На самой закраине — молча
Считаю остатние дни.
И веет шальная поземка,
Твои заметая следы.
И узится, узится кромка
Еще не застывшей воды.
На пальцы, несжатые в стуже
В единый, как прежде, кулак,
Дышу,
а дыханье все глуше,
И с сердцем не сладить никак.
Но все же,
но все же,
но все
же
Былое нельзя обновить.
Сменить, как змеиную кожу.
Отринуть, как отчую выть.
В нем были шальные рассветы.
Черемуха мая цвела.
И счастье касалось поэта
Размахом жар-птицы крыла.
Но птицы не стало…
Туманный,
Пал вечер угрюмым сычом.
И только Андрей Первозванный
Тебе подставляет плечо.
А снеги́ ложатся все толще
На волосы и на жнивье…
Декабрьское солнышко волчье —
Любовь и отрадо мое!
ДОРОГИЕ МОИ…
Две любимых души —
надо мною кружат в
поднебесье.
Два хранителя дум и поступков обычного стихо́творца.
Запорошено снегом до крыш, заповедное наше полесье,
И не видно следов на тропинках и всходах крыльца.
Вы далече теперь — моя мама и старый учитель-товарищ.
Там, где вряд ли нужны даже лучшие строки стихов…
Одиноко без вас… И в глазах лихорадка пожарищ
Полыхает все дольше — до первых с утра петухов.

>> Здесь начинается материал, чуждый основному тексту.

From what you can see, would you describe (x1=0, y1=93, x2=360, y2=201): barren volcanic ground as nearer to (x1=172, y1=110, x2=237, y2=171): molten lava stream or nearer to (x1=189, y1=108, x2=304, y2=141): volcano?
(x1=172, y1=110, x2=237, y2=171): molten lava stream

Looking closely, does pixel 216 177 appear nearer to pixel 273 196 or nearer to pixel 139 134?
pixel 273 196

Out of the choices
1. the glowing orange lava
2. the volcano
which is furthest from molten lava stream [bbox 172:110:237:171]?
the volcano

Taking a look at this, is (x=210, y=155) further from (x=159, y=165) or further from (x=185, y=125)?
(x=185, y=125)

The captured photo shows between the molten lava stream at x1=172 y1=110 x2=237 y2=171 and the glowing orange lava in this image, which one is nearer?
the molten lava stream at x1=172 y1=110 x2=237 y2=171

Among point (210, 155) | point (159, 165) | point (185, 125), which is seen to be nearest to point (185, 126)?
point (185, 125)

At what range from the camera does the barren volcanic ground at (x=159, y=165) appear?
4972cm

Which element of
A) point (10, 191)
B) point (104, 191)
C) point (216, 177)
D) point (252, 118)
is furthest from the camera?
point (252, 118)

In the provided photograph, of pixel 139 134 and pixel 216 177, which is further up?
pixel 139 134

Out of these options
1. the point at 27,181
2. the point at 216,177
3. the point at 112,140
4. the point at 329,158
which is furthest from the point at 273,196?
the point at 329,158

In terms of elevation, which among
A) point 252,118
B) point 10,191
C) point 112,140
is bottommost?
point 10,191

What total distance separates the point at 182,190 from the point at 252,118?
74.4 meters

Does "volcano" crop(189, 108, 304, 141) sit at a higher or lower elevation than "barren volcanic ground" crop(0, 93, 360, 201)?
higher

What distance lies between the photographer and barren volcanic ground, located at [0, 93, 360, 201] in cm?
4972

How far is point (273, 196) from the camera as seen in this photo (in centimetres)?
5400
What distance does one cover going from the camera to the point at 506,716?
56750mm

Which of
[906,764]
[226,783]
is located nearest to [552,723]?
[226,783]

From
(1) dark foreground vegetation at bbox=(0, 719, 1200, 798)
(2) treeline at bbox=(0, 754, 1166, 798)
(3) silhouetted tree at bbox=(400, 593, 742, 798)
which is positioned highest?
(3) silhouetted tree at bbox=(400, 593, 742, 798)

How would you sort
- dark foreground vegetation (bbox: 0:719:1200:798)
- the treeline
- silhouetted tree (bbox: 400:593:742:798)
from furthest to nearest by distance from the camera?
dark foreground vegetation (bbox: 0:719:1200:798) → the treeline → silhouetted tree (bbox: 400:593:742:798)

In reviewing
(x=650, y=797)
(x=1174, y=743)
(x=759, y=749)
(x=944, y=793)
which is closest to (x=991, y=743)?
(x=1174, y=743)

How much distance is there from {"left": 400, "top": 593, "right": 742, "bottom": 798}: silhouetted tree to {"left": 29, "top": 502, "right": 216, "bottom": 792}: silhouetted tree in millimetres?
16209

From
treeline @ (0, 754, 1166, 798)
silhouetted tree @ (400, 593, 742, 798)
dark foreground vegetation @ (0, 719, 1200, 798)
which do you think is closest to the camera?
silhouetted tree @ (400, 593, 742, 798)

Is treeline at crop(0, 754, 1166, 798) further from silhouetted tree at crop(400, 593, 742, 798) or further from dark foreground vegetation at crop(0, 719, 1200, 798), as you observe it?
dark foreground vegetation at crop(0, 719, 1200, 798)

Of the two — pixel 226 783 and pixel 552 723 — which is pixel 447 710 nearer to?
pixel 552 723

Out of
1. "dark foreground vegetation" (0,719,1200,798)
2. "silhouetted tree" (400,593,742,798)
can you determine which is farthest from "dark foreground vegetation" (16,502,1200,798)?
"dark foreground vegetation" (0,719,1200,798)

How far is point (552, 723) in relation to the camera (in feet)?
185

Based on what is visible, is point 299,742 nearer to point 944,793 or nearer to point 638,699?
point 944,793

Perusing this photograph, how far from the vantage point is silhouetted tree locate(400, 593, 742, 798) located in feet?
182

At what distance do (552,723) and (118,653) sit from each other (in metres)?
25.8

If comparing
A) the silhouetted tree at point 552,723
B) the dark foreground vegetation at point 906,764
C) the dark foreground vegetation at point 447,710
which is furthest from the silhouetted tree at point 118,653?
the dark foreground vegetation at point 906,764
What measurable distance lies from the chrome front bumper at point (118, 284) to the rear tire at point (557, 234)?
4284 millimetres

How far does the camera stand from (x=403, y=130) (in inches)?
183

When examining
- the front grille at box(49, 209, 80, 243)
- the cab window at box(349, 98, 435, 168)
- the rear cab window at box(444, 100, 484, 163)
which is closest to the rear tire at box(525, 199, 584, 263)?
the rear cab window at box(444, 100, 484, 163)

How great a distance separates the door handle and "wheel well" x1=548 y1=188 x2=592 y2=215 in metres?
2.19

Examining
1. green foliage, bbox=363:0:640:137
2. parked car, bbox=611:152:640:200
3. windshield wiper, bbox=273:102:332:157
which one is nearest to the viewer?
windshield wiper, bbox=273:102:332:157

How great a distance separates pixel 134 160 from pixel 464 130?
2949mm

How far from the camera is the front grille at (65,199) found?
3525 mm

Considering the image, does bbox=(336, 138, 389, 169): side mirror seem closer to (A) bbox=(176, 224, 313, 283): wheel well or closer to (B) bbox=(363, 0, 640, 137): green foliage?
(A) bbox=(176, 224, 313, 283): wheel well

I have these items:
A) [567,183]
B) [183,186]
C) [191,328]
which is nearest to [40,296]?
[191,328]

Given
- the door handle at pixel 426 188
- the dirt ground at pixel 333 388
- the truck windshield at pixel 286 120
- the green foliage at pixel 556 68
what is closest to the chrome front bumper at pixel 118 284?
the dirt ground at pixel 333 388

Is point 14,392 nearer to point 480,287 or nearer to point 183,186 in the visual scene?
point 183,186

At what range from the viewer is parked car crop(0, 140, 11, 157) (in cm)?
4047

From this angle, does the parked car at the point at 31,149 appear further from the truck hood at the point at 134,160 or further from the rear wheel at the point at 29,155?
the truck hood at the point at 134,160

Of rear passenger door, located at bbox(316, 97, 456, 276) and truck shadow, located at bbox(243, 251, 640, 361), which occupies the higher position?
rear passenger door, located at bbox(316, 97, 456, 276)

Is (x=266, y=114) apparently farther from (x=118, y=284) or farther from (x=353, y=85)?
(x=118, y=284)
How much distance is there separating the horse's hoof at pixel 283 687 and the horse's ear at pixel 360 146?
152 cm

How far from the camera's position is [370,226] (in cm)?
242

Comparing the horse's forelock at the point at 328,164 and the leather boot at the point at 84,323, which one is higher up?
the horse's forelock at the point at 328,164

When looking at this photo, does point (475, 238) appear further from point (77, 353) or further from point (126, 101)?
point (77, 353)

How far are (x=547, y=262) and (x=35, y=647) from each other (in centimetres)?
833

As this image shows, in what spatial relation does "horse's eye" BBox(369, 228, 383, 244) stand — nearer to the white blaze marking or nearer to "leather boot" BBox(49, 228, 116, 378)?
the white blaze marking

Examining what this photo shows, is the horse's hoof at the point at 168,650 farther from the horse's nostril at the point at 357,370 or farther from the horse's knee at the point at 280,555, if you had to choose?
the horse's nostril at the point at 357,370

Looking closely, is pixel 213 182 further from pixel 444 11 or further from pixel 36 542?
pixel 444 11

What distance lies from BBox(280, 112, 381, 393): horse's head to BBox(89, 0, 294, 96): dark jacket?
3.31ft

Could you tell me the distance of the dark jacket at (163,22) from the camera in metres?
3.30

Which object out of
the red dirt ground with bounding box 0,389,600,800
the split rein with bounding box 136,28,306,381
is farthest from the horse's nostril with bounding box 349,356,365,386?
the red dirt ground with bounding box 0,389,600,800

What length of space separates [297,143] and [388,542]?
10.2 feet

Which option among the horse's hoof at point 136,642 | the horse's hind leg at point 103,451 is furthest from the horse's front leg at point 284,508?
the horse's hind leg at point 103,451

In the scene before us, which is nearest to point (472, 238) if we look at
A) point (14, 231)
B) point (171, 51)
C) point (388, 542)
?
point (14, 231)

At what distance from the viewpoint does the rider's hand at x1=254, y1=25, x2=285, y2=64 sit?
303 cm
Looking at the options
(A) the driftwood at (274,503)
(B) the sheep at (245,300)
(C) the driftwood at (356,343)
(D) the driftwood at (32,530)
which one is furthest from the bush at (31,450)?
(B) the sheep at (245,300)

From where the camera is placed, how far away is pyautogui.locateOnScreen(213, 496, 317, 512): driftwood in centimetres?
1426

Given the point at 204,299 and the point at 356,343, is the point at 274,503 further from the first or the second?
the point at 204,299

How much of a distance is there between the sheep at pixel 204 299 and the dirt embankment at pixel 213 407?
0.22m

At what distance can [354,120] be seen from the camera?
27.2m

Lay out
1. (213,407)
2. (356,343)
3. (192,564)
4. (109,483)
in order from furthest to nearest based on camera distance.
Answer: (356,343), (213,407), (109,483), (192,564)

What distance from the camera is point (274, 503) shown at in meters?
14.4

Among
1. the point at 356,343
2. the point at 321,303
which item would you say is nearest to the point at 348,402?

А отец, тот, что выдался удалью, ростом и статью,
Под которым не дрогнул губительный жизненный лед, —
Тоже в небе, которое призрачной гладью
Вышивает не сбитый врагами его самолет.
Дорогие мои — я годами от вас недалече
И уже заучил наизусть литию, приготовил свечу.
Не
печалюсь о встрече,
печалюсь о таинстве встречи,
По плечу ли она будет мне? По плечу?
И звенит мое сердце, как благовест в пост предпасхальный.
И наполнено сердце — печалью и горькой виной
Пережившего вас, что ушли в одночасье с печальной,
Но прекрасной, как детская сказка, страной!